MS File ToolBox - tools for parsing some mass-spectrometry related file formats (mzML, mzXML, pep.xml, prot.xml, etc.)
Fetching latest commit…
Cannot retrieve the latest commit at this time.
Failed to load latest commit information.


The acronym stands for Mass Spectrometry File Toolbox.
This is a library for access to some common mass-spectrometry/proteomics data formats from Java.
This library is what drives BatMass.


  • Parsers for mzML/mzXML with unified API
    • Very fast, multi-threaded
    • Rich standardized API for contents of those files (scan and run meta-info, not just spectra).
    • msNumpress compression support for mzML
    • Automated LC/MS run structure determination:
      • Data structures for parent-child relationship between spectra
      • Indexes for scans based on scan numbers, retention times both globally and for each MS level separately
      • Convenient methods to get next-previous scans at the same MS level
    • Tolerant to malformed data
      • Can handle MS2 scan tags nested inside MS1 scans
      • Tolerant to missing or broken file index
      • Reindexing on the fly
    • Memory management
      • Automated spectra parsing on demand
        • You can parse just the structure of an LC/MS run without the spectral data, the memory footprint in this case will be very small.
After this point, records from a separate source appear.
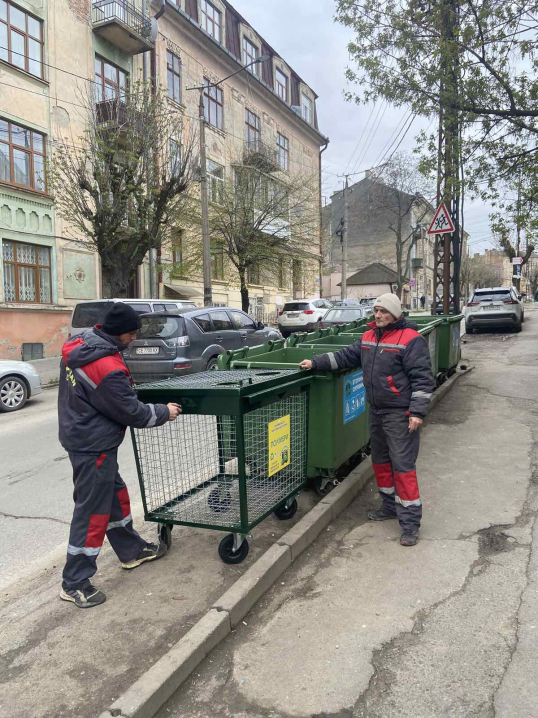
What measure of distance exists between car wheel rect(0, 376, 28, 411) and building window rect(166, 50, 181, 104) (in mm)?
16611

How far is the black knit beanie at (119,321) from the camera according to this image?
3.05 m

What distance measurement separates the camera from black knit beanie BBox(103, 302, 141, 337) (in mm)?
3051

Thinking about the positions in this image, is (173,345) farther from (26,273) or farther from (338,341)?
(26,273)

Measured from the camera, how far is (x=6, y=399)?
941cm

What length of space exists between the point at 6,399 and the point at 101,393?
7419 mm

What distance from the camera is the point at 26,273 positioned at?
1627 cm

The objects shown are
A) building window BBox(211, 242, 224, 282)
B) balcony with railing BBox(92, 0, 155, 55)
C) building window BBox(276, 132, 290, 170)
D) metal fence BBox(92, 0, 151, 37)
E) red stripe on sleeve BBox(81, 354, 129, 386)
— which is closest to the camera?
red stripe on sleeve BBox(81, 354, 129, 386)

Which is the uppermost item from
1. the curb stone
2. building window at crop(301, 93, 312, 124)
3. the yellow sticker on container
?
building window at crop(301, 93, 312, 124)

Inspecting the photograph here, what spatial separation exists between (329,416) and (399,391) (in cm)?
69

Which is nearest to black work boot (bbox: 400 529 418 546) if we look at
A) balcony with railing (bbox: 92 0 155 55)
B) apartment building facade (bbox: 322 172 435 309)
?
balcony with railing (bbox: 92 0 155 55)

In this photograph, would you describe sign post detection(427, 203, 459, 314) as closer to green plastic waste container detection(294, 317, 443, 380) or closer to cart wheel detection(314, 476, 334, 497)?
green plastic waste container detection(294, 317, 443, 380)

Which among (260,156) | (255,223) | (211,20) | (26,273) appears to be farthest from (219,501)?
(211,20)

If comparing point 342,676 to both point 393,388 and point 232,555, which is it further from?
point 393,388

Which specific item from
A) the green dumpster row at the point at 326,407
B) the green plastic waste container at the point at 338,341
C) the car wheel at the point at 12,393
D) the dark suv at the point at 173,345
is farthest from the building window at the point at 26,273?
the green dumpster row at the point at 326,407
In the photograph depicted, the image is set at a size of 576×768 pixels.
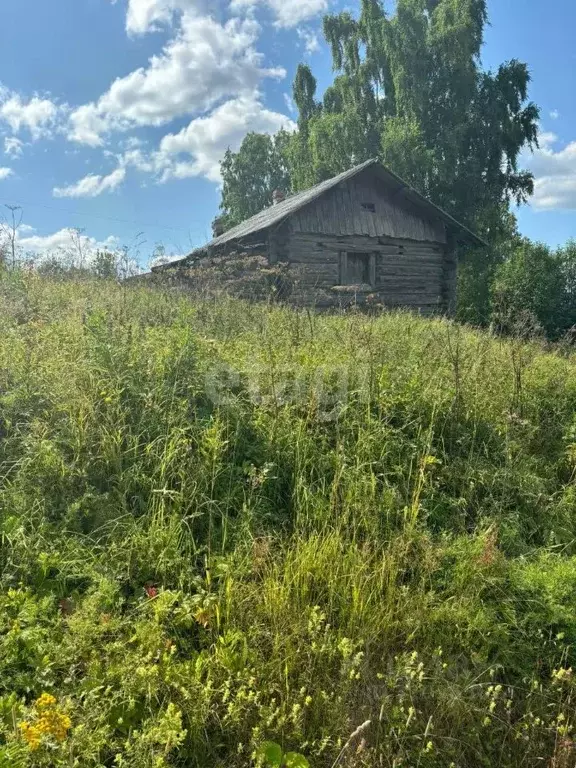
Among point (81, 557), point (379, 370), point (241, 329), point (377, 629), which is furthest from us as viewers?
point (241, 329)

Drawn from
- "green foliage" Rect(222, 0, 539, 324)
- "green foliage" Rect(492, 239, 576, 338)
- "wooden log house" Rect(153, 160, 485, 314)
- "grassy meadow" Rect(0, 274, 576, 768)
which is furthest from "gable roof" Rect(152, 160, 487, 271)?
"grassy meadow" Rect(0, 274, 576, 768)

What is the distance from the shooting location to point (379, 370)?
3.96 meters

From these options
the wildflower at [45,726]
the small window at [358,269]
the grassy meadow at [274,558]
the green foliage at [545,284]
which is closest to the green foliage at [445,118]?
the green foliage at [545,284]

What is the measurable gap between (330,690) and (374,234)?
13.2 meters

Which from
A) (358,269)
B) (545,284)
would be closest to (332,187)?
(358,269)

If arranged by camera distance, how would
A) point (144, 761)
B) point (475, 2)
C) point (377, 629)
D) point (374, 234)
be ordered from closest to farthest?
1. point (144, 761)
2. point (377, 629)
3. point (374, 234)
4. point (475, 2)

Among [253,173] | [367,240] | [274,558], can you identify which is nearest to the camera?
[274,558]

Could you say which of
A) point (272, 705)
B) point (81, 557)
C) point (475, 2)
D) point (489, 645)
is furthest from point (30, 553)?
point (475, 2)

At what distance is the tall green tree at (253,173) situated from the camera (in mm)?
38438

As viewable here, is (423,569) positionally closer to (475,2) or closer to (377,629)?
(377,629)

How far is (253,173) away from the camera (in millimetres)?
38625

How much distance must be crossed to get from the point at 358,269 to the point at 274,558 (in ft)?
41.5

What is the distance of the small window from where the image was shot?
14.0 m

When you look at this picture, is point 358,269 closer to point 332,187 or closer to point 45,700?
point 332,187
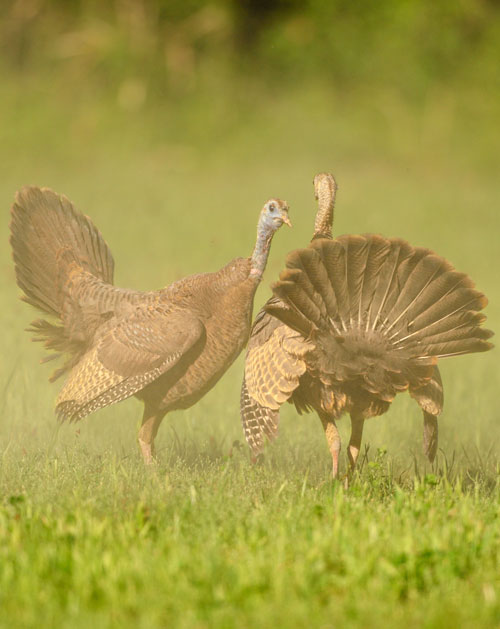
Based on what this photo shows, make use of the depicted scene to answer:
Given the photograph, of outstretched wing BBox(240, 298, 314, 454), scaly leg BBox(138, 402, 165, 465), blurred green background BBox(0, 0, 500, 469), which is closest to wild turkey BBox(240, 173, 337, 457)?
outstretched wing BBox(240, 298, 314, 454)

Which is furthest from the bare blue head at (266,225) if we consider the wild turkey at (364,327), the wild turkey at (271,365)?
the wild turkey at (364,327)

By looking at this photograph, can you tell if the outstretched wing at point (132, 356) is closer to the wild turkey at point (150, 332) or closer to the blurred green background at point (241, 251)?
the wild turkey at point (150, 332)

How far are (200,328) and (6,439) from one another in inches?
64.2

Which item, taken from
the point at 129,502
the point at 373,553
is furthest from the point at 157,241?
the point at 373,553

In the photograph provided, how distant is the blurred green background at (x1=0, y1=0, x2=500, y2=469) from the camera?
47.2 feet

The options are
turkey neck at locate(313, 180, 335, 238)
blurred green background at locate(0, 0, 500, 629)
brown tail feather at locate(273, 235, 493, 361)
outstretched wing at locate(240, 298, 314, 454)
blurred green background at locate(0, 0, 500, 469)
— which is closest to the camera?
blurred green background at locate(0, 0, 500, 629)

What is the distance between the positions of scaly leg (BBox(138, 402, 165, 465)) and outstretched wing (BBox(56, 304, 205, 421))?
0.30m

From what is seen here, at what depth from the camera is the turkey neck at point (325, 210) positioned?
6.35 metres

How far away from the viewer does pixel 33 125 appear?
62.6 ft

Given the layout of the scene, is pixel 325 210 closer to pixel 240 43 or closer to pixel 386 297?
pixel 386 297

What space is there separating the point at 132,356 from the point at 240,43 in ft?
57.6

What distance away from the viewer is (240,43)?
22641 mm

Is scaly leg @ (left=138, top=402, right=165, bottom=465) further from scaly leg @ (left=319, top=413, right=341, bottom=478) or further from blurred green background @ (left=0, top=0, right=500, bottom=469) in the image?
blurred green background @ (left=0, top=0, right=500, bottom=469)

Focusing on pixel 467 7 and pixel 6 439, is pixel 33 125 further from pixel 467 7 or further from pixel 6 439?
pixel 6 439
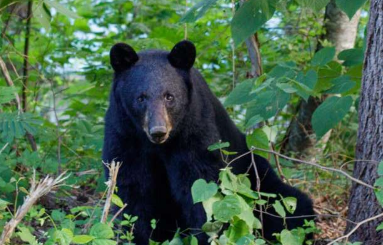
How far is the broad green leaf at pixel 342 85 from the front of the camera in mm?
4516

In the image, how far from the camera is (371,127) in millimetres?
4352

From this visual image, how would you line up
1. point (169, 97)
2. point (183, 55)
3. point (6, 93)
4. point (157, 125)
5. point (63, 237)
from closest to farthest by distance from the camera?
point (63, 237) < point (157, 125) < point (169, 97) < point (183, 55) < point (6, 93)

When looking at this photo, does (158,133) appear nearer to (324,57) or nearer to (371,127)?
(324,57)

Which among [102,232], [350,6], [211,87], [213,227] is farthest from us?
[211,87]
Only when spectra are requested will they be parsed.
        • Soft referencing of spectral data for GC
      • Tracking of which loaded data is not being used by any components with automated unloading.
  • Upcoming support for Thermo RAW files on Windows
  • pepXML parser and writer
  • protXML parser and writer
  • mzIdentML parser
  • GPMdb XML files parser
  • Agilent .cef files parser


You can find pre-compiled binaries here.

JAR: You can load MSFileToolbox subdirectory as a project into Intellij IDEA IDE and build the jar from there. Main Menu -> Build -> Build Artifacts.
NetBeans Module: Open the root directory in NetBeans as a project. You will see MSFTBX module suite which consists of 3 modules: MSFileToolbox Module - (this is the main thing), MSFileToolbox Libx - these are the depencies, and Auto Update (MSFTBX) - this is the update center for NetBeans Platform projects (you definitely don't need this) .

I will mavenize the project in near future.